09.10-L’Histoire du petit garçon qui ne s’aimait pas quand il n’aimait pas –
-Pff, je m’ennuie, dit un soir le petit garçon à sa peluche.
-Mais pourquoi donc ? demanda la Peluche.
-Je ne sais pas. Je m’ennuie c’est tout.
-Mais on ne peut pas s’ennuyer sans raison, s’étonna la Peluche. Ce n’est pas possible ! Et encore moins quand on est un petit garçon comme toi !
-Eh ben je m’ennuie quand même, insista le petit garçon.
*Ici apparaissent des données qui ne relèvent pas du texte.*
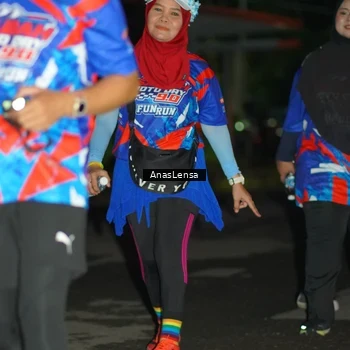 Runner Photo 6047536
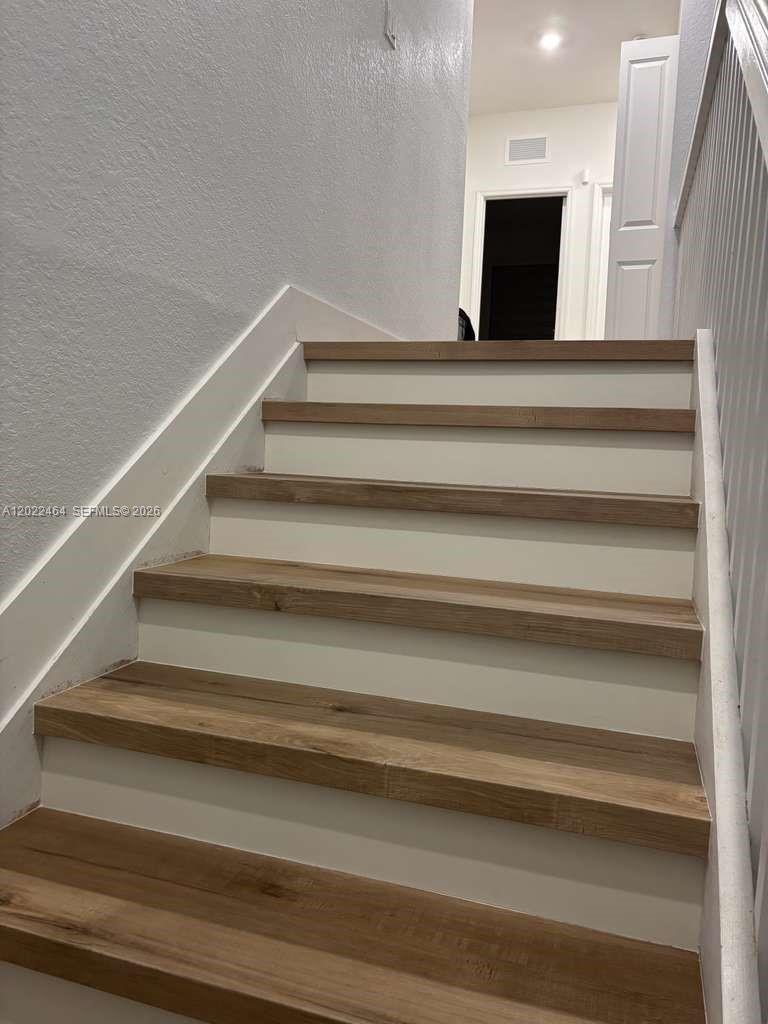 PINE ISLE - Residential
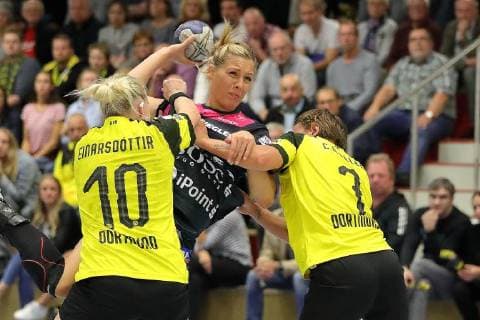 Marija Obradovic (Tus Metzingen) setzt sich am Kreis durch 180922-BVB vs TUS Metzingen; Saison 2018 19; 1. Bundesliga, Spiel 3, Sporthalle Bleichstein, Herdecke Handball, 1. Liga Frauen, Borussia Dortmund Handball - Tussies Metzingen, 22.09.2018 Dortmund Copyright: xEIBNER Stummbilligx EP_EER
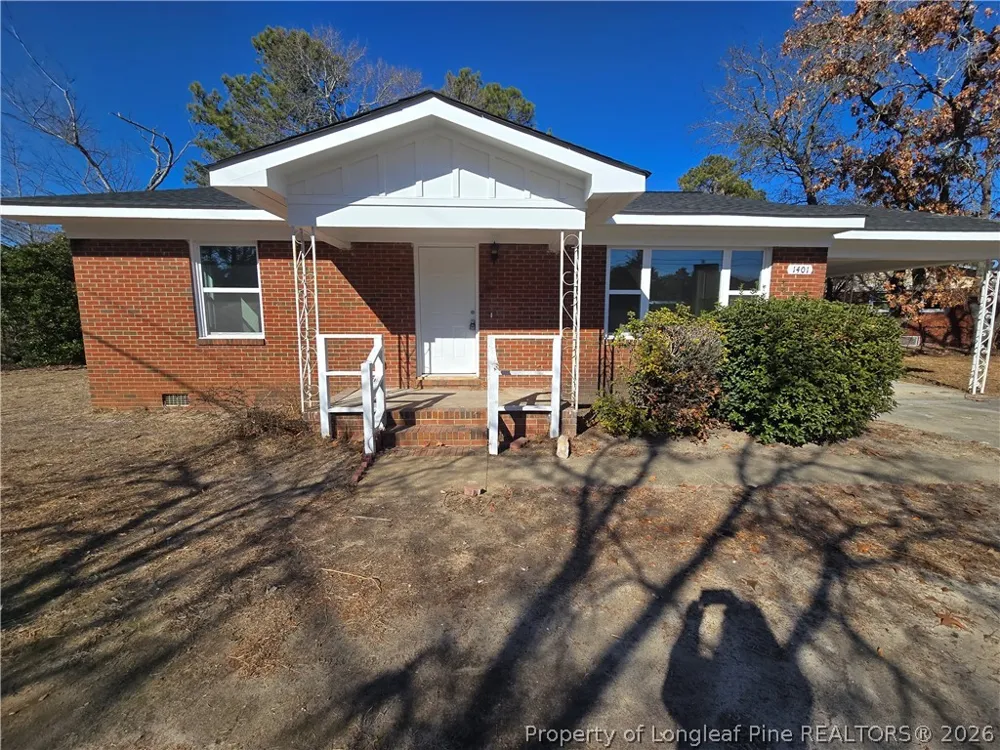1401 Morrison Avenue Spring Lake, NC 28390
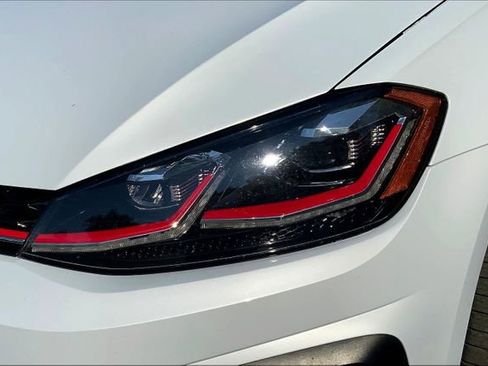 Used 2020 Volkswagen GTI SE image 5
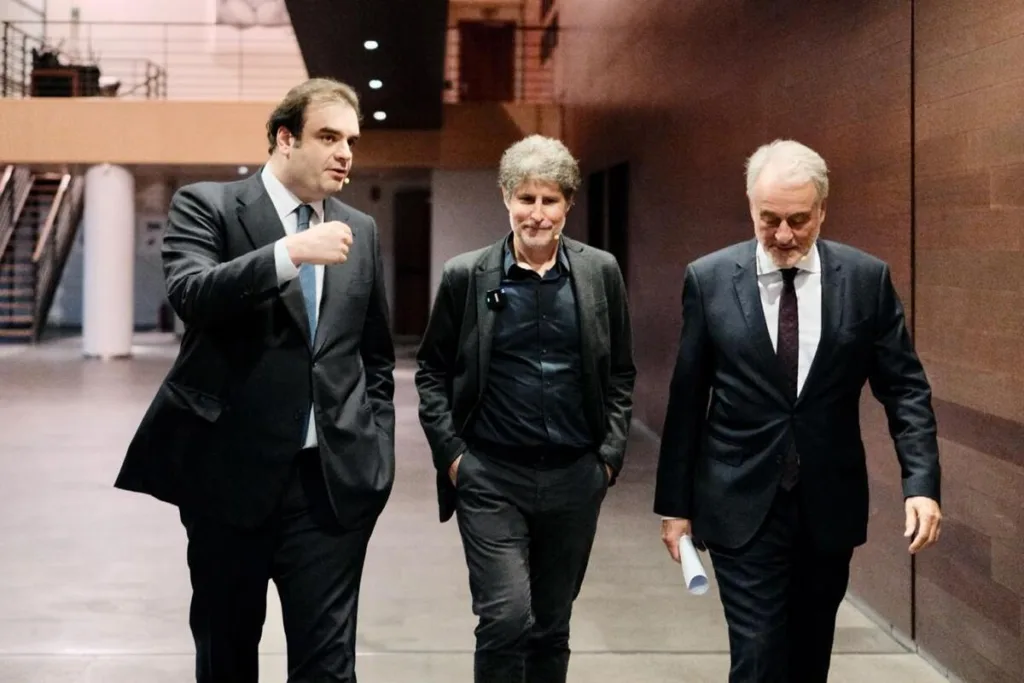 Εσωτερική εικόνα άρθρου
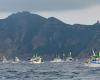 日本议员在钓鱼岛海域举行钓鱼大会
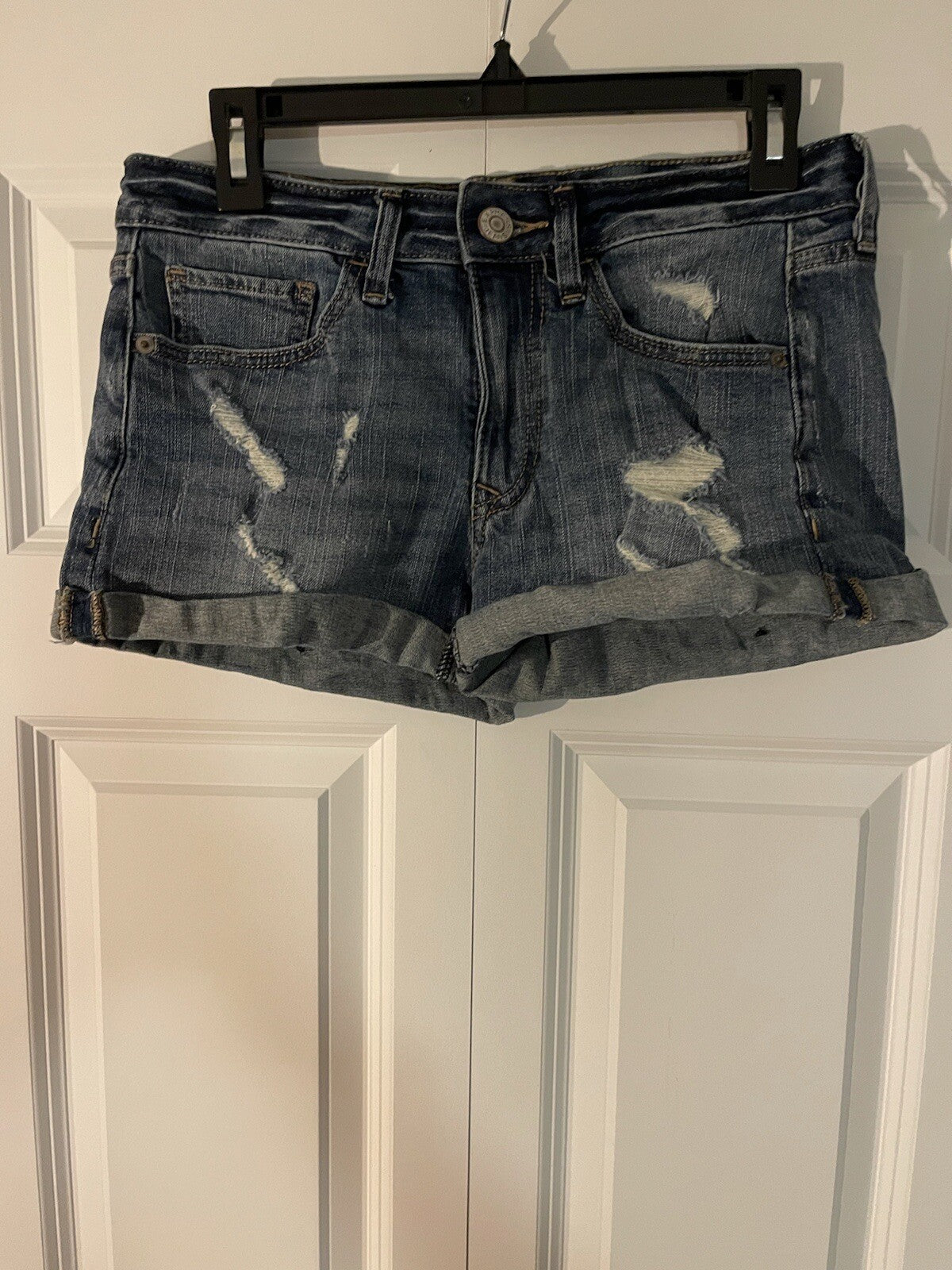 Express jean shorts shortie low rise Size 4 Blue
-Bon, très bien, dit la peluche en levant au ciel. De quoi as-tu envie alors ? Je n’aime pas quand tu t’ennuies, trouvons donc quelque chose à faire.
-Ben… Ben… Ben je ne sais pas. Non, dit le petit garçon en secouant la tête, je ne sais pas ce que j’ai envie de faire.
-Quoi ? S’étonna à nouveau la Peluche. Comment ça ? Tu ne sais pas non plus de quoi tu as envie ?
-Ben non, fit le petit garçon un peu penaud. Mais ce n’est pas de ma faute ! Je te jure que je cherche de toutes mes forces. Mais… Mais…. Rien ne vient, je t’assure.
Le petit garçon avait les larmes aux yeux. La Peluche resta un moment silencieuse. Puis elle se rapprocha encore plus du petit garçon.
Elle laissa échapper un soupir.
-C’est bien plus grave que je ne pensais alors…
-Comment ça ?
-Chez nous, les peluches, ont appelle ça ‘avoir le tissu trop tendu par le kapok’.
-Qu’est ce que ça veut dire ?
-Quand on est une peluche neuve, et quand on n’a pas encore de propriétaire, ça arrive de temps en temps. Ca veut dire que parfois, même si une peluche est tout jolie, neuve et avec d’autres peluches, elle peut se sentir vide.
-Oui c’est ça, tu as raison, je me sens tout vide là dedans. (Le petit garçon appuyait avec son doigt sur son ventre) Et je n’aime pas ça. Tu crois que je devrais manger du kapok ? Ca ira mieux après ?
La Peluche sourit.
-Non, au contraire ! Quand notre kapok est intact, tout gonflé, c’est là qu’on se sent vide. Ce qui remplit les gens, (et les peluches aussi d’ailleurs), ce n’est pas le kapok, mais le reste.
-Le reste ?
- Oui, le reste ! Toutes les choses de la vie. Ce qu’il y a autour de toi, tes voitures, tes joujoux, le reste quoi !
- Mais je n’ai pas grand-chose. Où plutôt si, mais non, ça ne me remplit pas. Enfin…
- Enfin ?
- Enfin pas comme je voudrais.
- Ah ! C’est-à-dire ?
- Ben j’avais vachement plus de kapok quand je jouais avec Alice…
- Alice ? La petite Alice Lindel ?
- Oui. J’ai joué avec elle hier à la récrée. Et ben, c’est vraiment différent que quand je joue avec toi. Ca fait tout différent là dedans (le petit garçon tapotait encore son ventre).
- Mais ça c’est normal ! Toutes les choses autour de toi ne peuvent pas te remplir de la même façon.
- Mais maintenant plus rien me remplit, s’écria le petit garçon. C’est nul ! Je n’aurais pas du jouer avec elle, rajouta-t-il en se calmant, je ne jouerais plus jamais avec elle.
- Oulà ! Ce n’est pas la solution. Et de toute manière tu ne pourras pas t’en empêcher. Tu verras, dit la Peluche avec un sourire en coin. Je crois que ce que tu as ressenti était tellement gros, ça t’a tellement rempli que tu viens juste de te rendre compte que le reste remplissait moins, c’est tout. Mais ça remplit aussi, moins, mais ça remplit un peu quand même.
La Peluche observa une pause.
- De toute façon, si on en croit mon expérience (la Peluche se passa la main sur le ventre, qui n’était plus si bien rembourrée que ça), on n’est jamais rempli ni tout le temps, ni pour toujours.
- Mais c’est tout triste. Je ne veux pas que ça arrive…
- C’est triste, mais pas tant que ça, on s’y fait.
La Peluche soupira.
- Je me sens un peu plus vide de t’en avoir parlé, mais maintenant tu sais et tu seras moins triste. J’aurais aimé qu’on m’explique aussi quand ça m’ait arrivé.
- Tu sais, je crois que j’ai une solution. Peut être que si on se fait un câlin on se remplira un peu plus tout les deux ?
- Peut être, répondit la Peluche dans un sourire.